A generic solution to encoding code
The problem with filtered input is that the number of possible values that a byte is allowed to have is less then 256. We do not yet know what the code we want to execute is going to be. We must therefore assume that it will contain all 256 possible values a byte can normally have. We are looking for generic solution for turning ANY code into code that contains only those values for bytes that are allowed. My solution is twofold:
- Create a decoder that can pass through the filter and work.
- Encode the original code as data that can pass through the filter, such that the decoder can regenerate it when it gets run.

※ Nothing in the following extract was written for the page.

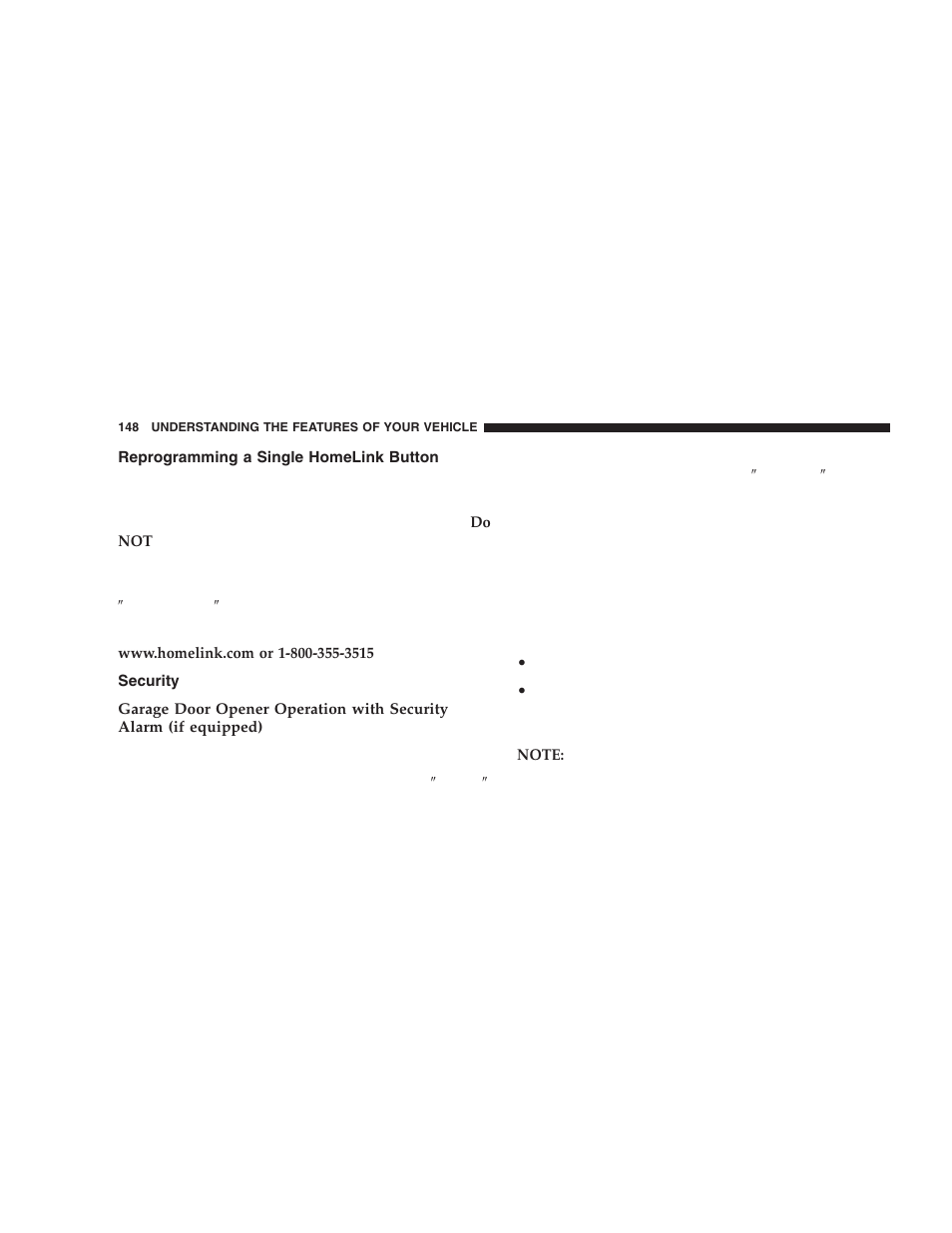 Reprogramming a single homelink button, Security | Dodge 2005 Durango User Manual | Page 148 / 416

The size of the resulting code is the size of the decoder plus the size of the encoder original code. In order to keep the size small, you should keep the decoder simple and the encoded data packed efficiently. Unfortunately, there is a trade of between these two sizes; to denser you want to pack your encoded data, the more complex a decoder will often need to be. So smaller data often means a larger decoder. It makes sense to create a simple decoder first to see if it can be done and then consider your options for increasing the desity of your encoded data. Because we are encoding shellcode, which is often very small, there is not a lot of data to encode. This means that the encoded data is likely to be small and any increase in the data density will not make a huge impact on the overall size.
Data density
For instance, there are 62 alphanumeric characters, but ALPHA only use 4 bits to encode data (16 values, 67% efficiency). Assuming you are encoding 200 bytes of shellcode, (200*8 bits), you could theoretically encode your data in 269 bytes, if your data desity was optimal. Instead, it is encoded into 400 bytes. You could decrease the size of the encoded data by up to 131 bytes by using a more optimal encoding. However, you will need to create a new decoder that can decoder it, which will very likely be more than 131 bytes larger than the simple decoder. The end result will therefore be larger in total.
Very low data density
If the encoded data contains a very limited set of bytes, you might consider using a decoder table, for instance: if your shellcode uses 15 different characters, you might consider replacing each one of these bytes in the shellcode with a valid character. The decoder creates a lookup table where every encoded byte translates back to the original. But since this is a very specific case, which doesn't happen very often, I won't be discussing this in detail.
Decoder loops
I refer to a "decoder loop" when I'm talking about a piece of assembler code that can decoded any number of encoded bytes to the original data byte by byte. All my decoders follow these simple steps (but not necessarily in this order):
.-> |1. Read encoded data (input)| L |2. Decode it| O |3. Store the result (output)| O |4. Move to the next piece of data| P |5. Check whether it's reached the end of the input`--'|6. Jump to step 1 if not.V(decoding finished)
Some of these steps can be done using one instruction, some will take more and sometimes two or more steps can be combined into one or more instruction(s). It all depends on which instructions you have available, how you en-/decode your data and how you plan to make all this work. I'll discuss each step separately and give some examples of how to implement them and how to combine them.